[Spatial relation data]
■ ■ ■

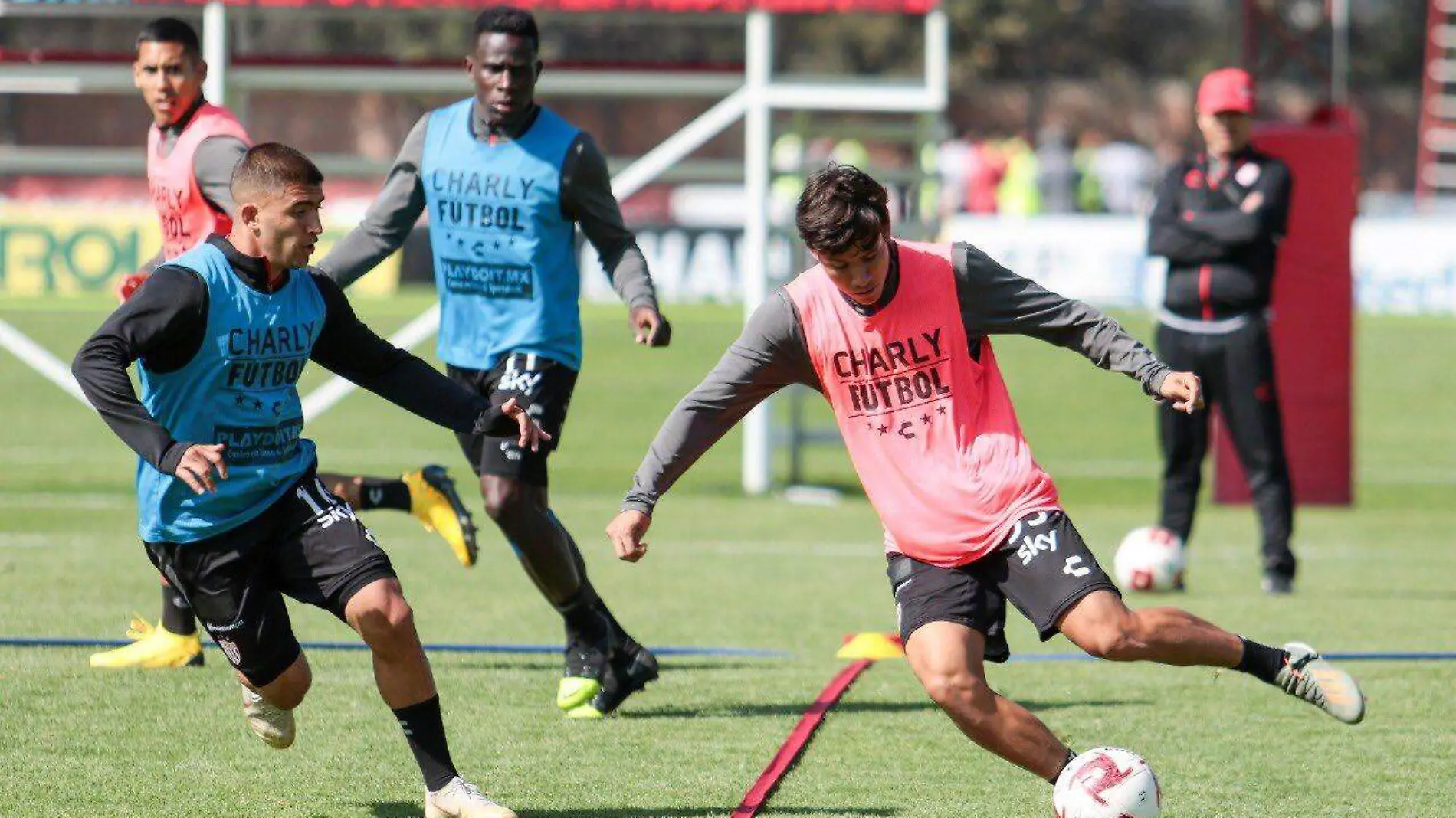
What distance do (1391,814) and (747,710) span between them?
2.10 metres

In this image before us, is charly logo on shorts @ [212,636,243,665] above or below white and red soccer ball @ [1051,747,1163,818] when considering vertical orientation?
above

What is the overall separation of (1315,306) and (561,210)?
724cm

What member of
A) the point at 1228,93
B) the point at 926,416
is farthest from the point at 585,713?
the point at 1228,93

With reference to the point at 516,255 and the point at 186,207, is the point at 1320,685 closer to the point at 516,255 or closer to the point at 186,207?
the point at 516,255

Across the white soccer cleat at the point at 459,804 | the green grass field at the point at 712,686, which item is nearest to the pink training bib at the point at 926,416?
the green grass field at the point at 712,686

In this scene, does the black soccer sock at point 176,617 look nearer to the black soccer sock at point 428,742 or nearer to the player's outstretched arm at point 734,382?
the black soccer sock at point 428,742

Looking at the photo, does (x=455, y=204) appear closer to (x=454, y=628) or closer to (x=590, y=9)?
(x=454, y=628)

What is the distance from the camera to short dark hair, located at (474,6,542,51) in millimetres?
6879

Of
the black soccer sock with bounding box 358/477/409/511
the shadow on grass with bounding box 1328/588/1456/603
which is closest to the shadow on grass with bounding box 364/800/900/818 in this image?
the black soccer sock with bounding box 358/477/409/511

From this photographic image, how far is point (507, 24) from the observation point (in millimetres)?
6875

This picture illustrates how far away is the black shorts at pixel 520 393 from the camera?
→ 6773mm

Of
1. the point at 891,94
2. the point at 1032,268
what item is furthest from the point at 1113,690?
the point at 1032,268

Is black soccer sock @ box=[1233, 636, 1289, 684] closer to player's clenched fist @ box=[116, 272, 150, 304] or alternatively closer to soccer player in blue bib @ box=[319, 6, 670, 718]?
soccer player in blue bib @ box=[319, 6, 670, 718]

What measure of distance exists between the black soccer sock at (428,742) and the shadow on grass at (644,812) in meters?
0.24
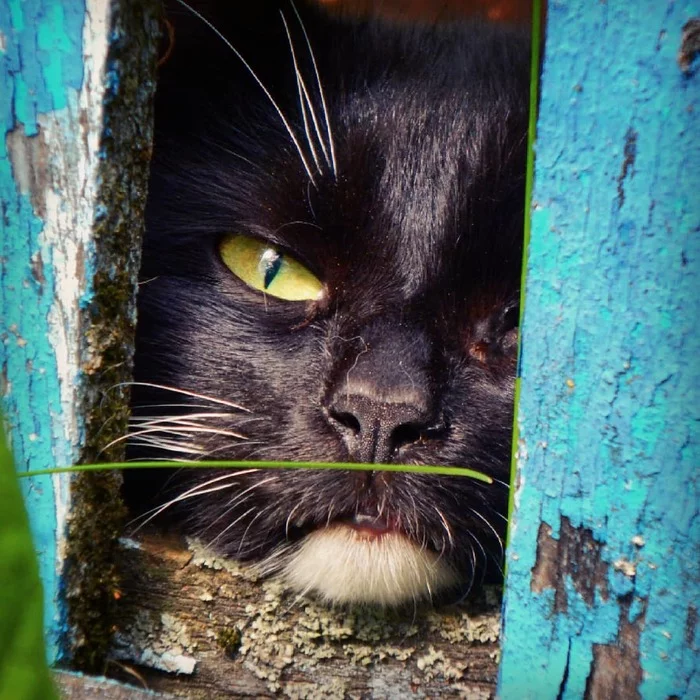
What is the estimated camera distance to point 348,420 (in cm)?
123

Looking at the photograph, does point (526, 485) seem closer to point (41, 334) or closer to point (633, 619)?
point (633, 619)

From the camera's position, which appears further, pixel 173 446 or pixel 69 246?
pixel 173 446

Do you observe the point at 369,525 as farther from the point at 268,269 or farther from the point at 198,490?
the point at 268,269

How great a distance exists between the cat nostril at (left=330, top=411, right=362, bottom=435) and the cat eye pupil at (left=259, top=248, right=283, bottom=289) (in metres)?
0.37

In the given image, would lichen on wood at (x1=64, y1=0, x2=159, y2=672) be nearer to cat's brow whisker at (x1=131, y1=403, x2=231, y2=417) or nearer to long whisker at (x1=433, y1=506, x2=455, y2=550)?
cat's brow whisker at (x1=131, y1=403, x2=231, y2=417)

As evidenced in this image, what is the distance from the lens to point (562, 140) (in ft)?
2.50

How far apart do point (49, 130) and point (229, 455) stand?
25.3 inches

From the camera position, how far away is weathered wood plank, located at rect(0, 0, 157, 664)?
92 centimetres

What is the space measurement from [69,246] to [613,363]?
0.63 m

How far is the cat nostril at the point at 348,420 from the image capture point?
1.21 metres

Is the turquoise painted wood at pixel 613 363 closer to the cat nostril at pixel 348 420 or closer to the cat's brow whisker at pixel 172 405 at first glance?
the cat nostril at pixel 348 420

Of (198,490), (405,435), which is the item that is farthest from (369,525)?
(198,490)

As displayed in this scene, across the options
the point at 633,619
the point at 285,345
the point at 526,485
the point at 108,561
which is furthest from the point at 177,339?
the point at 633,619

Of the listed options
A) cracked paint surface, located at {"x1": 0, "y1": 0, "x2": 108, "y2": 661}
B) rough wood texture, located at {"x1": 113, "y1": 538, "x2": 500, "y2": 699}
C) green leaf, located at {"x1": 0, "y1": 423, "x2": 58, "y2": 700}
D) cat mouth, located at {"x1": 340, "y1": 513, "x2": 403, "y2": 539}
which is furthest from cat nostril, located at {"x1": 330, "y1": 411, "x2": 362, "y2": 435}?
green leaf, located at {"x1": 0, "y1": 423, "x2": 58, "y2": 700}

■ ■ ■

◆ TASK DIRECTIONS
Reproduce the records from the line containing "How great a" through the end of the records, substituting "timber" for every occurrence of "wood" and leaving all else unchanged.

◆ WRITTEN RESPONSE
How great a distance exists between the cat nostril at (left=330, top=411, right=362, bottom=435) and the cat eye pupil at (left=259, top=248, right=283, bottom=289) (in metres)?
0.37

In the given image, would lichen on timber at (x1=64, y1=0, x2=159, y2=672) be nearer to cat's brow whisker at (x1=131, y1=403, x2=231, y2=417) or nearer to long whisker at (x1=433, y1=506, x2=455, y2=550)?
cat's brow whisker at (x1=131, y1=403, x2=231, y2=417)

As evidenced in this image, what is the distance from the lens to point (562, 140) (in ft)?
2.50

How far apart do point (49, 130) and point (229, 455) stand?
25.3 inches

From the camera position, how far away is weathered timber plank, located at rect(0, 0, 157, 664)?
92 centimetres

What is the space measurement from [69,246] to [613,363]?
0.63 m

How far is the cat nostril at the point at 348,420 from the image capture point?
1.21 metres

Is the turquoise painted timber at pixel 613 363 closer to the cat nostril at pixel 348 420 or closer to the cat's brow whisker at pixel 172 405 at first glance?
the cat nostril at pixel 348 420

Of (198,490), (405,435), which is the item that is farthest from (369,525)?
(198,490)

As displayed in this scene, across the options
the point at 633,619
the point at 285,345
the point at 526,485
the point at 108,561
which is furthest from the point at 177,339?
the point at 633,619

Of the listed options
A) cracked paint surface, located at {"x1": 0, "y1": 0, "x2": 108, "y2": 661}
B) rough timber texture, located at {"x1": 113, "y1": 538, "x2": 500, "y2": 699}
C) green leaf, located at {"x1": 0, "y1": 423, "x2": 58, "y2": 700}
D) cat mouth, located at {"x1": 340, "y1": 513, "x2": 403, "y2": 539}
which is furthest from cat nostril, located at {"x1": 330, "y1": 411, "x2": 362, "y2": 435}?
green leaf, located at {"x1": 0, "y1": 423, "x2": 58, "y2": 700}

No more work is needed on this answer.